- _Stated problem_:
Update all of the lines below, changing each "light switch plate" to "light switch cover" and leaving everything else as it is.

— Start of Supplied entries —

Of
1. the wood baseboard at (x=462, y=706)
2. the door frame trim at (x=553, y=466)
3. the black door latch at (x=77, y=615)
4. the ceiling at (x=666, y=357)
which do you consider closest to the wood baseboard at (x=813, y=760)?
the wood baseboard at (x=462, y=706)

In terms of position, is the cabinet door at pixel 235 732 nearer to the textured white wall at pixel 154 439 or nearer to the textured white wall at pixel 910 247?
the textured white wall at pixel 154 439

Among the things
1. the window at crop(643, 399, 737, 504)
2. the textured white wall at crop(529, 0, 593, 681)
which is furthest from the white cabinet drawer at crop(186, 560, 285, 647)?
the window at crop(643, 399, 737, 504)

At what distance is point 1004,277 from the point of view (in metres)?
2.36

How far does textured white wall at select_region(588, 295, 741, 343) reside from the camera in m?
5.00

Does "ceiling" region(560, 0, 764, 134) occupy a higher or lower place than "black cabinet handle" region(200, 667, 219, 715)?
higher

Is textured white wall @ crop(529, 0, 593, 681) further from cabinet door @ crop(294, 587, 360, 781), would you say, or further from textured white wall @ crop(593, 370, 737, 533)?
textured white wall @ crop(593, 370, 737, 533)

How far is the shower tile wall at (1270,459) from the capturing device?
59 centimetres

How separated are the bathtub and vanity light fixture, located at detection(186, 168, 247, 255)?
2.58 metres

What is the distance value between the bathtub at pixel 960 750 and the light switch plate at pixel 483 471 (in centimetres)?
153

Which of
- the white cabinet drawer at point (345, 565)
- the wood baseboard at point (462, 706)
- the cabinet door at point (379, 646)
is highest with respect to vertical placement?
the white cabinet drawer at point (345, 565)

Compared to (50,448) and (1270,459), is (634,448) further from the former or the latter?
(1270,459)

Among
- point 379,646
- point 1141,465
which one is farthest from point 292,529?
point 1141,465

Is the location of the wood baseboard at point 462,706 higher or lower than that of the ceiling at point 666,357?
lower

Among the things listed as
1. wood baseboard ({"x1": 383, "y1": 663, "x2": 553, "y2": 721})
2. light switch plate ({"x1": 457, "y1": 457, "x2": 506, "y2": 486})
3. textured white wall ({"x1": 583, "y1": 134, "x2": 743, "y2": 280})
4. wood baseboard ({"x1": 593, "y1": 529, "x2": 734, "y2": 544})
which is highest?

— End of Supplied entries —

- _Final result_:
Of
1. the wood baseboard at (x=462, y=706)
2. the door frame trim at (x=553, y=466)
3. the black door latch at (x=77, y=615)
4. the ceiling at (x=666, y=357)
which do you consider closest to the wood baseboard at (x=813, y=760)?
the wood baseboard at (x=462, y=706)

In terms of position, is the cabinet door at pixel 235 732 nearer to the textured white wall at pixel 154 439 or nearer to the textured white wall at pixel 910 247?
the textured white wall at pixel 154 439

Among the things
1. the window at crop(643, 399, 737, 504)
2. the textured white wall at crop(529, 0, 593, 681)
which is furthest from the white cabinet drawer at crop(186, 560, 285, 647)?
the window at crop(643, 399, 737, 504)

At what distance is point 1004,277 from the point of view (in metres)?
2.36

How far does textured white wall at select_region(588, 295, 741, 343) reside from the camera in m?
5.00

Does "ceiling" region(560, 0, 764, 134) occupy a higher or lower place than "black cabinet handle" region(200, 667, 219, 715)?
higher

Is textured white wall @ crop(529, 0, 593, 681) further from cabinet door @ crop(294, 587, 360, 781), would you say, or further from textured white wall @ crop(593, 370, 737, 533)?
textured white wall @ crop(593, 370, 737, 533)

How far is the shower tile wall at (1270,459) from the capturing device?
59 centimetres

How separated are the bathtub and vanity light fixture, located at detection(186, 168, 247, 255)?
2.58 metres

What is the distance value between the bathtub at pixel 960 750 and the light switch cover at pixel 483 471 (in centimetres)?
153

Which of
- the white cabinet drawer at point (345, 565)
- the wood baseboard at point (462, 706)
- the cabinet door at point (379, 646)
is highest with respect to vertical placement?
the white cabinet drawer at point (345, 565)

Compared to (50,448) and (1270,459), is (634,448) further from the former or the latter?
(1270,459)

Among
- point 379,646
- point 1141,465
which one is farthest from point 292,529?
point 1141,465

Is the location of the wood baseboard at point 462,706 higher or lower than that of the ceiling at point 666,357?
lower

Among the things listed as
1. wood baseboard ({"x1": 383, "y1": 663, "x2": 553, "y2": 721})
2. light switch cover ({"x1": 457, "y1": 457, "x2": 506, "y2": 486})
3. textured white wall ({"x1": 583, "y1": 134, "x2": 743, "y2": 280})
4. wood baseboard ({"x1": 593, "y1": 529, "x2": 734, "y2": 544})
which is highest?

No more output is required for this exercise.